**YOUR OBJECTIVE:** Resume the article on Chapter 13 bankruptcy, picking up right after its last paragraph.

**EXCERPT TO READ:**

---------------

How a Chapter 13 Can Help Your Finances in the Long-Run
A Chapter 13 can relieve the stress of constant collection activity and allow you to build a history of regular payments, leading ultimately to a stable financial position and discharge of your remaining debts
Many Alabamans are worried when they think about filing for bankruptcy protection. They hear it is expensive. That it will damage their credit score and that it will stay on their credit report for years. All of that may be true, but the extent any of that will seriously affect you may vary greatly.
Serious financial difficulty
Bankruptcy is not a step taken lightly. It should be only considered if you are faced with substantial, overwhelming debt, and have no manageable way in which to pay off that debt. Many people mistakenly believe that bankruptcy is typically due to profligate spending and poor discipline with money.
In reality, a large number of those in Alabama who do file, do so for reasons that are often beyond their control. They may have developed an illness, medical condition, or injury that has both generated tremendous medical bills but may also have caused them to lose their ability to work and as a result, their income.
This can have devastating consequence, as their bills mount and they desperately move money from one account to another, attempting to stave off collections notices, as delinquencies and late fees mount. They may use credit cards to pay bills and then use cash advance from one card to pay off the charges on another.
All of this adds to the slow-building disaster and the inevitable day of reckoning, when there is no money left in a bank account, the credit cards are maxed out and lenders begin to foreclose on a residence or repossess vehicles.
And you’re worried about a credit score?
At this point, a bankruptcy may be your only option. Yes, it may lower your credit score, but much of the damage has already been done. Late fees, missing payments for months, and exhaustion of your credit have already damaged your credit rating.
Sure, someone may offer your credit, but do you really want to take on even more debt at an exorbitant interest rate in this condition? Your creditors can read your credit report and they know the poor condition your finances have reached. They may be unhappy to see your file bankruptcy, but that is the least of your worries.

---------------

Dataset entries
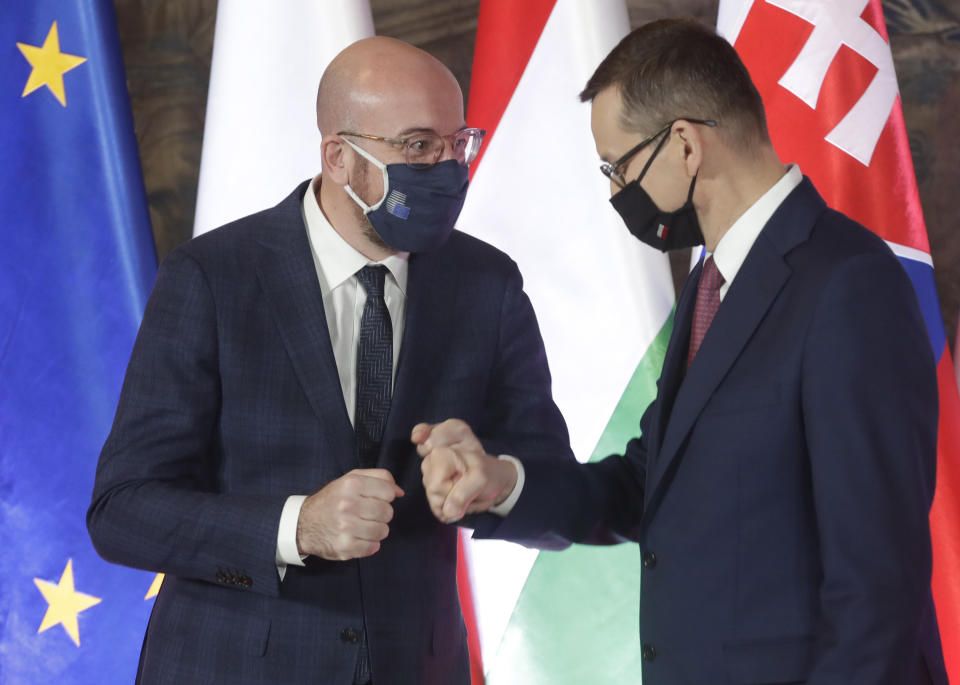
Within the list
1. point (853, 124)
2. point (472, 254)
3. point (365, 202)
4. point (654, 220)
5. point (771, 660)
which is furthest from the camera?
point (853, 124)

---------------

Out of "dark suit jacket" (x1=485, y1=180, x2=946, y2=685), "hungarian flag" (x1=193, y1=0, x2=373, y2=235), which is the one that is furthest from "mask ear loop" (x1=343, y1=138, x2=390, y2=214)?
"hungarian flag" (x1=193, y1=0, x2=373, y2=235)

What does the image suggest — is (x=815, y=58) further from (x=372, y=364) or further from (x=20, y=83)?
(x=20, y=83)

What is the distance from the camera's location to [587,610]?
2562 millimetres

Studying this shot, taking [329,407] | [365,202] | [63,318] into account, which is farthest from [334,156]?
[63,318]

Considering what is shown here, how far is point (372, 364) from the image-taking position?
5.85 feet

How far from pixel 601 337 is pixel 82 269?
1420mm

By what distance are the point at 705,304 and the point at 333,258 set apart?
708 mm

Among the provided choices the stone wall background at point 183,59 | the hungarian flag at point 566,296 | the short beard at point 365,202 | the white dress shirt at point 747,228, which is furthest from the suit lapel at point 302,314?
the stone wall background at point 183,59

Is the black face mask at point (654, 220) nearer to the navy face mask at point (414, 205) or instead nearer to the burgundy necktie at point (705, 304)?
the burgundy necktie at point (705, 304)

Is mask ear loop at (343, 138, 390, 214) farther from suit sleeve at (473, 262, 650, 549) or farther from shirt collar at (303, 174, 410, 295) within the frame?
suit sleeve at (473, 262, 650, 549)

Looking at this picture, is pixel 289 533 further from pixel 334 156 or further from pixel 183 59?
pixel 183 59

---------------

**RESPONSE AREA:**
How bankruptcy will help
Bankruptcy stops the collection activity, ending the never-ending phone calls and dunning letters. It prevents repossession of a vehicle and can delay or stop a foreclosure. With a Chapter 13 filing, you can have up to five years to reorganize your finances, paying mortgage arrears though the plan.
It can also allow you to discharge much of your unsecured debt, such as those massive medical bills or credit card debt. By eliminating much of this debt, you can focus your remaining income on your necessities and secured debts, potentially allowing you to keep your home and vehicles.
It may not be easy, but it will be worth it
None of this will be easy. You may have to live a relatively frugal existence and maintain strict adherence to your Chapter 13 plan, which will function much like a budget for the duration of the plan. As long as you have the steady income to maintain your plan payments to the trustee, you should be able to successfully complete the plan, discharge your debts and emerge in much better financial condition than when you began.
In addition, you will have five years of a good payment history, and you won’t be saddled any longer with piles of high-interest credit cards and loans. While the bankruptcy may remain on your credit history for a time, your subsequent payment history is likely to allow for an improving credit rating, and it may happen far more quickly than if you have spent years struggling with late payments and the stress of constant, aggressive collections harassment.